— Texto de origen —

□ □ □ □ □

La esclavitud en Jamaica y en todos los dominios británicos fue abolida definitivamente el 1 de agosto de 1838. A medianoche, Knibb había reunido su congregación numerosísima. Cuando la hora que anunciaba el fin del día se acercaba, Knibb, mirando el reloj, exclamó: “La hora se acerca; el monstruo está muriendo”. Un silencio sepulcral reinaba en la asamblea. Cuando el reloj dio el último toque de las doce, Knibb exclamó: “El monstruo está muerto; los negros están libres”. Entonces se oyó un clamor de parte de los libertados, cual tal vez nunca se oyó otro sobre la tierra. Entonces, la cadena, el collar, el rebenque y otros símbolos de la esclavitud fueron puestos en un ataúd, y sepultados en presencia de millares de negros para quienes había llegado el anhelado día de la libertad.

□ □ □ □ □

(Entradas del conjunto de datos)
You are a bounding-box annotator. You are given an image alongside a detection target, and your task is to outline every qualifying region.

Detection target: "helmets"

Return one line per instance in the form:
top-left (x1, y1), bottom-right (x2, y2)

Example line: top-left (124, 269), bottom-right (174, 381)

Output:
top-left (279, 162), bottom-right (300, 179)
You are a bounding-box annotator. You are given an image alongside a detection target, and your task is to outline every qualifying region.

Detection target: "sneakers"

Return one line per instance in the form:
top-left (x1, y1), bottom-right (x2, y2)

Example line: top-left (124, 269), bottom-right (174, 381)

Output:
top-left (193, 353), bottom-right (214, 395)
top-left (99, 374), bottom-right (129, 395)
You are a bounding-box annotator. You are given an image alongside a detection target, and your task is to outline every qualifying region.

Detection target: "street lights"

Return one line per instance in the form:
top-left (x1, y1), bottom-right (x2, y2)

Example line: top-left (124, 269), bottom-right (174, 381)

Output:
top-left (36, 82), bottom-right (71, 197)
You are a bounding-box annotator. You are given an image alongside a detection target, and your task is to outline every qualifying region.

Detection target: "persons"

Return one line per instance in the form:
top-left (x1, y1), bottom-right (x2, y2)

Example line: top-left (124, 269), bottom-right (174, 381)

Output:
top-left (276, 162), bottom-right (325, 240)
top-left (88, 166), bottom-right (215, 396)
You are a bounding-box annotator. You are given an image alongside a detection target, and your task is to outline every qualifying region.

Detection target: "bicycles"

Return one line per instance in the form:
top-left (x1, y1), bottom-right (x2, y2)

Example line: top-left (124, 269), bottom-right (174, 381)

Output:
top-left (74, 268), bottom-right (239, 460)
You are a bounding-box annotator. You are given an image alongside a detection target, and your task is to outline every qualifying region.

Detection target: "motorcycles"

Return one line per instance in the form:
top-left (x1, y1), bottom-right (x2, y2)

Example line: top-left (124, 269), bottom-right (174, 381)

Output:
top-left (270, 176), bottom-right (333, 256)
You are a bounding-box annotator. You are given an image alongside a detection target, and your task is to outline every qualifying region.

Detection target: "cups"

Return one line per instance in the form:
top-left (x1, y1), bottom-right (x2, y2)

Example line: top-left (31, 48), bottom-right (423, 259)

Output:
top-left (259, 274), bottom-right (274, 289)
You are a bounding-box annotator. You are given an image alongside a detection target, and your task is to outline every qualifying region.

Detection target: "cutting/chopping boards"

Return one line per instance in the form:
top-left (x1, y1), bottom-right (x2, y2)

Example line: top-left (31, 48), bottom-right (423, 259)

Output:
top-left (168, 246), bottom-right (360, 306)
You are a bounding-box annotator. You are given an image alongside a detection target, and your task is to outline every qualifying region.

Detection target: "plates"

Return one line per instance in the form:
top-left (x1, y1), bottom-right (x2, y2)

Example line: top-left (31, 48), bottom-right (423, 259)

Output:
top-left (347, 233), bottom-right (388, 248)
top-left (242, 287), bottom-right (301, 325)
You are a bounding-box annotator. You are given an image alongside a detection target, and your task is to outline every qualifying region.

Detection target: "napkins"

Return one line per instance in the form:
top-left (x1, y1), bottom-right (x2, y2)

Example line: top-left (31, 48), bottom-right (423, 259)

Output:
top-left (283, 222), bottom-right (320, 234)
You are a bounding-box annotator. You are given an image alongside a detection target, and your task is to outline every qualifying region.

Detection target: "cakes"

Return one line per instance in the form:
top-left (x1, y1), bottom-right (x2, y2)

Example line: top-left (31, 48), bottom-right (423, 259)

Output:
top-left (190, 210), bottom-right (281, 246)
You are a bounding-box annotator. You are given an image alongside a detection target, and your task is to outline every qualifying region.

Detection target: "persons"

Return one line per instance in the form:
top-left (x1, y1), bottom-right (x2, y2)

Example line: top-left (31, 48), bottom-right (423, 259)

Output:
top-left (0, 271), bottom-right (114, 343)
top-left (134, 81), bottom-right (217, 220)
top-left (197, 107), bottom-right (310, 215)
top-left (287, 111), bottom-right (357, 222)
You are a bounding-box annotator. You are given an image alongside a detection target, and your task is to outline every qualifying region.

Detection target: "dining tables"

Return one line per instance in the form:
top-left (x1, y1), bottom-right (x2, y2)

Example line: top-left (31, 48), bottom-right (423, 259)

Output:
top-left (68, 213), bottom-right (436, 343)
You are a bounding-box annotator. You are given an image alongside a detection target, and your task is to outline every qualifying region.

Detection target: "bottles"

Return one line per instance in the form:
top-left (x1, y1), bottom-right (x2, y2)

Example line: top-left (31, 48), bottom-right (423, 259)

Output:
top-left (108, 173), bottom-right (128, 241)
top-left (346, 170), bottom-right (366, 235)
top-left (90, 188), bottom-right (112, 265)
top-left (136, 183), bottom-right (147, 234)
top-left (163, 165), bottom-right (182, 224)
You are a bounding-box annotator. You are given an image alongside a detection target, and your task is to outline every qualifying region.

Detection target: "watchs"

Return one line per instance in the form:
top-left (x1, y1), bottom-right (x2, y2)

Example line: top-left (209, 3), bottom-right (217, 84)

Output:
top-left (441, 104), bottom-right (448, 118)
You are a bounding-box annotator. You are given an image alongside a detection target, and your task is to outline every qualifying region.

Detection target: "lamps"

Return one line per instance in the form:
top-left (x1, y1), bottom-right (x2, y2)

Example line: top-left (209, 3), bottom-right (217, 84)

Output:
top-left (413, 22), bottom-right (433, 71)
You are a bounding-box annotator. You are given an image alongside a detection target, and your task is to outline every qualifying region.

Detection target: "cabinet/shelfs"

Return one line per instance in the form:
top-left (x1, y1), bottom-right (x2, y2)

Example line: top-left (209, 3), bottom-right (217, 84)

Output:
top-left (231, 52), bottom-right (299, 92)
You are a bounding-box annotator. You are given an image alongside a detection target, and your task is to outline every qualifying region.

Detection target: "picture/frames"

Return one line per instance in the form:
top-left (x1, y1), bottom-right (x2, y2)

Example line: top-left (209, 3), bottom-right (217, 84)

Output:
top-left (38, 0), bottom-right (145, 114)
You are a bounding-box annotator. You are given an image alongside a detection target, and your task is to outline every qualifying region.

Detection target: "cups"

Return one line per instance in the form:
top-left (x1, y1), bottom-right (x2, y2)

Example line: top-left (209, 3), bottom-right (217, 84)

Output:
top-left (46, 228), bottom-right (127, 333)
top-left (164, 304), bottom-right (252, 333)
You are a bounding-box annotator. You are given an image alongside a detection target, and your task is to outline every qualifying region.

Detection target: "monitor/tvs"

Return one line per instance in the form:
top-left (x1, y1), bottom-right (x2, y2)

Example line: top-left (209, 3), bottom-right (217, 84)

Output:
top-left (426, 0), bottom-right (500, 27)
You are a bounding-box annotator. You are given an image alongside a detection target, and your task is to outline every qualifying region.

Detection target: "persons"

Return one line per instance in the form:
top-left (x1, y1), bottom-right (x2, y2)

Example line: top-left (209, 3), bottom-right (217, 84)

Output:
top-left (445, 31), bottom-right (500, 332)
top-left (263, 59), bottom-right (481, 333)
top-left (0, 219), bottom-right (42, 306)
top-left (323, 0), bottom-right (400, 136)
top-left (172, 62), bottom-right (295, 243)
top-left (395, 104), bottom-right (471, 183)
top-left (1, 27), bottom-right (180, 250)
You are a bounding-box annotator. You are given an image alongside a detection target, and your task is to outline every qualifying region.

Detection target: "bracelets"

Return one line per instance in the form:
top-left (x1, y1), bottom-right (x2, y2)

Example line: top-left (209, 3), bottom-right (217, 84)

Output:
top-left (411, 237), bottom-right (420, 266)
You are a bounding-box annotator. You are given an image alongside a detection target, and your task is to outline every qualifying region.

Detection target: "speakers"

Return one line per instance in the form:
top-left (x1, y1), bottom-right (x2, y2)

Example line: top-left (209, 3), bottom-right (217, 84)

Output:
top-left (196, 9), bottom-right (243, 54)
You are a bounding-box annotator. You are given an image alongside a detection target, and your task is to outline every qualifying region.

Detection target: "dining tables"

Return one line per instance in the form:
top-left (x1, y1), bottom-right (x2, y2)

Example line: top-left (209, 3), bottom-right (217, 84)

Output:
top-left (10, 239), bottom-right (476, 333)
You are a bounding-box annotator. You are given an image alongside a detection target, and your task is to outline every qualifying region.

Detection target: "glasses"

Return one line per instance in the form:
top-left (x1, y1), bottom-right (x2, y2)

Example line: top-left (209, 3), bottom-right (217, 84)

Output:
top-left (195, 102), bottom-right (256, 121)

□ □ □ □ □

— Tareas del ejercicio —
a: Indica si cada afirmación coincide con el texto sobre la abolición de la esclavitud en Jamaica. Responde sí o no y cita las palabras del texto que lo deciden: (i) La esclavitud se abolió el 1 de agosto de 1838. (ii) Knibb reunió a su congregación al mediodía. (iii) Los símbolos de la esclavitud fueron quemados.
b: Según el texto sobre la abolición de la esclavitud en Jamaica, ¿qué exclamó Knibb cuando el reloj dio el último toque de las doce?
c: Sigue escribiendo el texto sobre la abolición de la esclavitud en Jamaica a partir de su última oración.

— Resultados del ejercicio —
a:
(i) Sí: "fue abolida definitivamente el 1 de agosto de 1838".
(ii) No: "A medianoche, Knibb había reunido su congregación numerosísima".
(iii) No: "fueron puestos en un ataúd, y sepultados".

b: "El monstruo está muerto; los negros están libres".

c:
Una vez abolida la esclavitud, Knibb continuó sus trabajos en pro de la elevación de la raza negra emancipada en el mundo de Colón. El 15 de noviembre de 1845, el fiel soldado de la igualdad humana pasó a estar con Cristo. Su muerte fue llorada en toda la isla, y más de ocho mil personas estaban presentes en el acto del entierro.